====== Текст ======
Мы путешествовали втроем: Катя, Витя и я. Еще с нами летел Артём, но, оказавшись в американском аэропорту, он видимо так проникся американским духом, так вдруг заторопился, что был таков не успев даже толком попрощаться. А мы тем временем сделали важный звонок, удостоверились, что нас ожидают: Витин брат, давно уже в Америке, проведет с нами несколько нью-йоркских дней. Подхватив чемоданы, мы двинули к выходу.
На выходе из аэропорта меня ожидало суть первое и одно из самых запоминающихся впечатлений об Америке: запах. Являющий собой нечто похожее на запах свежего асфальта, он одновременно от него отличался и сочетался с другими запахами, менее выразительными: отработанного машинного топлива, тяжелой промышленности, и множеством других, которые определить мне не удалось. Настолько этот запах был сильный, что въелся в меня всего, и по сей день это моя первая ассоциация при слове «Америка». В нём одном для меня заключены все ответы на вопрос, как же я на самом деле отношусь к этой без сомнения великой, удивительной, но настолько неоднозначно воспринимаемой нами стране. Но равно как не мог я исчерпывающе определить, из чего состоит этот запах, так и не могу я исчерпывающе ответить на свой этот, казалось бы, незамысловатый вопрос.
====== Собранные данные ======
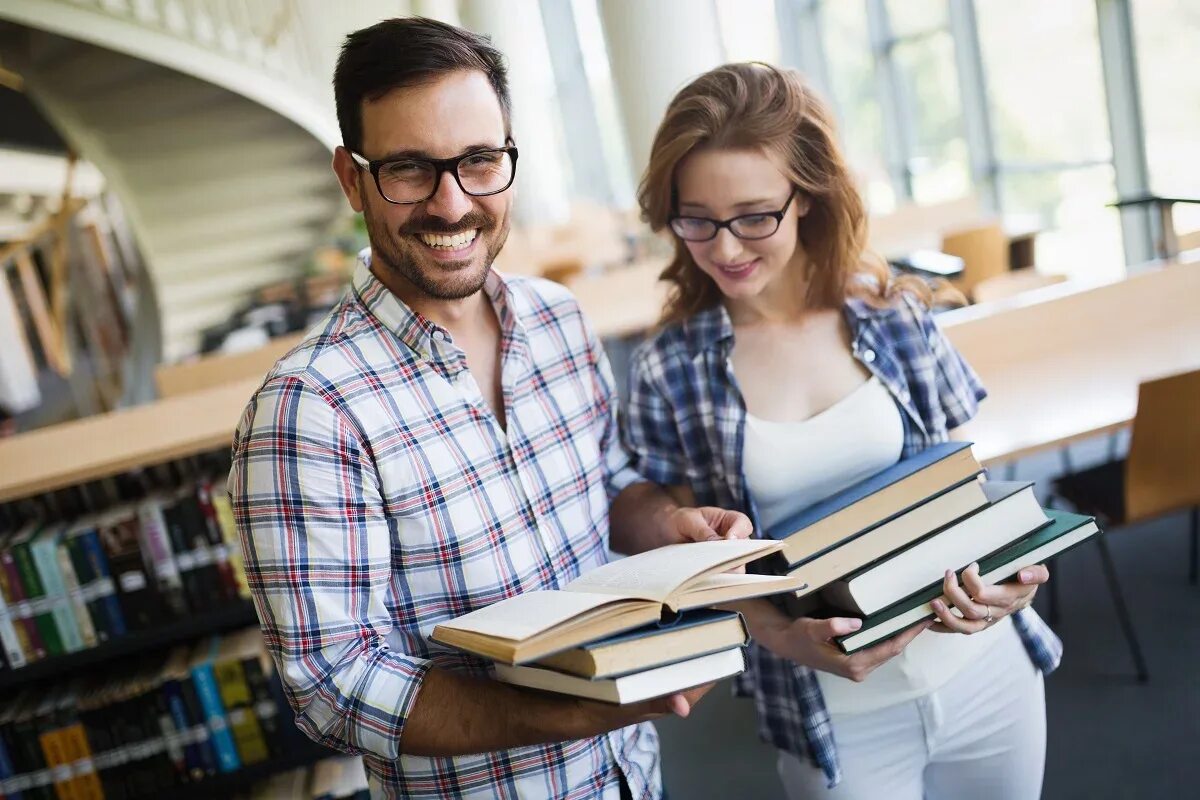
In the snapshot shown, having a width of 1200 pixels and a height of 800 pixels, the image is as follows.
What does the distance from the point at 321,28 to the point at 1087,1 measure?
9349 mm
======
__Короткая задача__.
Продолжите рассказ о первых минутах в Америке после его последнего предложения.

__Ответ__.
Мы наняли желтый, знакомый с детства по фильмам, американский кэб и втроем уселись сзади. Чернокожий водитель, будучи экономичен в словах, был молчалив ровно настолько, сколько, видимо, считалось не обидным. Но на самом деле, молчаливость – черта далеко не всех американских таксистов, и уж тем более не свойственна она американцам в целом. Осведомившись о месте нашего назначения, он тронул. И так началось мое американское приключение длиною в четыре месяца. Только лишь сейчас, спустя почти десять лет, впечатления и события со мной произошедшие, которые тогда казались совсем несущественными, приобретают новое значение, наталкивают меня, несколько более искушенного жизнью, к новым выводам. Этот американский очерк будет моей попыткой ответить самому себе на вопрос, какая эта страна на самом деле для меня.